Valkyrie Review by Dave White
Your man at the multiplex.

Valkyrie

Movie Info and Showtimes Posted on: Dec. 23, 2008 Release Date: Dec. 25, 2008

Valkyrie Grade: B+

Who’s In It: Tom Cruise, Bill Nighy, Terence Stamp, Eddie Izzard, Tom Wilkinson, Carice van Houten, Jamie Parker

The Basics: Tom Cruise is Nazi Colonel Claus von Stauffenberg, a real-life historical figure who launched a failed attempt on Hitler’s life. That it all goes wrong is kind of his fault, which should make him an interesting, flawed, almost-hero. But see the first two words of this review? The ones spelled T-o-m and C-r-u-i-s-e? That means he brings his usual approximation of human behavior to the role and unless you’re a superfan you just won’t care about the man's performance. It’s like Tropic Thunder never happened.

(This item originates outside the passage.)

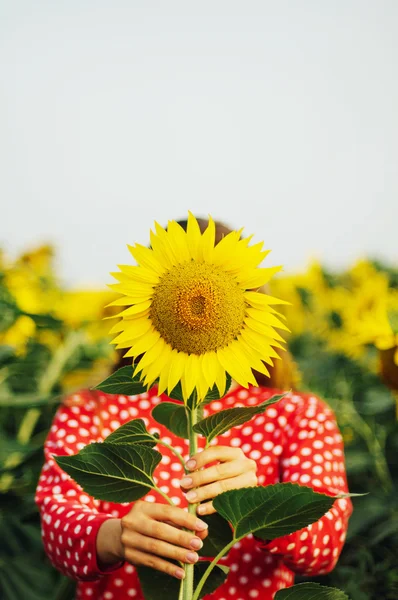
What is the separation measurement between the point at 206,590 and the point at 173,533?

What’s The Deal: Counterbalancing the energy vacuum that is Cruise is the good news that this is also a Bryan Singer movie. And since he’s the talented man who made The Usual Suspects and X2, that means he knows how to keep both the action moving around his stiff-upper-lipped star and the audience engaged. He also allows the supporting actors to shine, so you have the pleasure of watching Bill Nighy and Terence Stamp and Tom Wilkinson play flesh-and-blood-having people torn between their inner selves and their Swastika-emblazoned uniforms. They took my mind off Cruise—that and the 3 Musketeers bar I snuck into the absolutely-no-food-or-drinks-allowed press screening.

As Usual, The Sole Actress Is Given Bugger All To Do: Unless you’re Nicole Kidman and you have Stanley Kubrick bossing you and your soon-to-be-ex-husband around, and he’s making sure your role is equally fleshed out into whatever shapes he chooses, to be The Woman in a Tom Cruise movie is usually a losing proposition. Carice van Houten, who’s already shown moviegoers that she’s capable of just about anything in Paul Verhoeven’s way more awesome and weird Nazi movie Black Book, gets to weep and hug Tom Cruise here. Oh well, it’s work. And the check cleared.

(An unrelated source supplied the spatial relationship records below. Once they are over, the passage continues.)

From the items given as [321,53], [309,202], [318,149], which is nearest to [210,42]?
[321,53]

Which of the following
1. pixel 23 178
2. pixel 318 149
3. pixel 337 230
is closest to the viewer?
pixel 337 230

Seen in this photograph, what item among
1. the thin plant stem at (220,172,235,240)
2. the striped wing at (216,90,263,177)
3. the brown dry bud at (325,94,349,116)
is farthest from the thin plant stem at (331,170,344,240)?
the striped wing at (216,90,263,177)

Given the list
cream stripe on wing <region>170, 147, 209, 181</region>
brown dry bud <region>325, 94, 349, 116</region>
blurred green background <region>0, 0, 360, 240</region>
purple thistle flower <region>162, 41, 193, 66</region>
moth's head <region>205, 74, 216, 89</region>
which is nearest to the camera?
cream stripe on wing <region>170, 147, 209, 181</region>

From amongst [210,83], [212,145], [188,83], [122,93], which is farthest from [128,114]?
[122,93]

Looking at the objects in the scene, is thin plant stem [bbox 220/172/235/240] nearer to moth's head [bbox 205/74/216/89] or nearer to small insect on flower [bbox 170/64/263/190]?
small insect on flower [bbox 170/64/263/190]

What “Based On A True Story” Means: That any lingering questions about the real von Stauffenberg (who was an old-school German aristocrat with all the usual class and race prejudices that sort of thing carries with it) and his possibly more complicated views on Nazi ideology are tidied up in the name of streamlined storytelling, making you—and, by extension, Germany and their somewhat less than welcoming stance on Scientology—get on board with Tom Cruise. Love him now, Germans, or he's going to produce a remake of Berlin Alexanderplatz.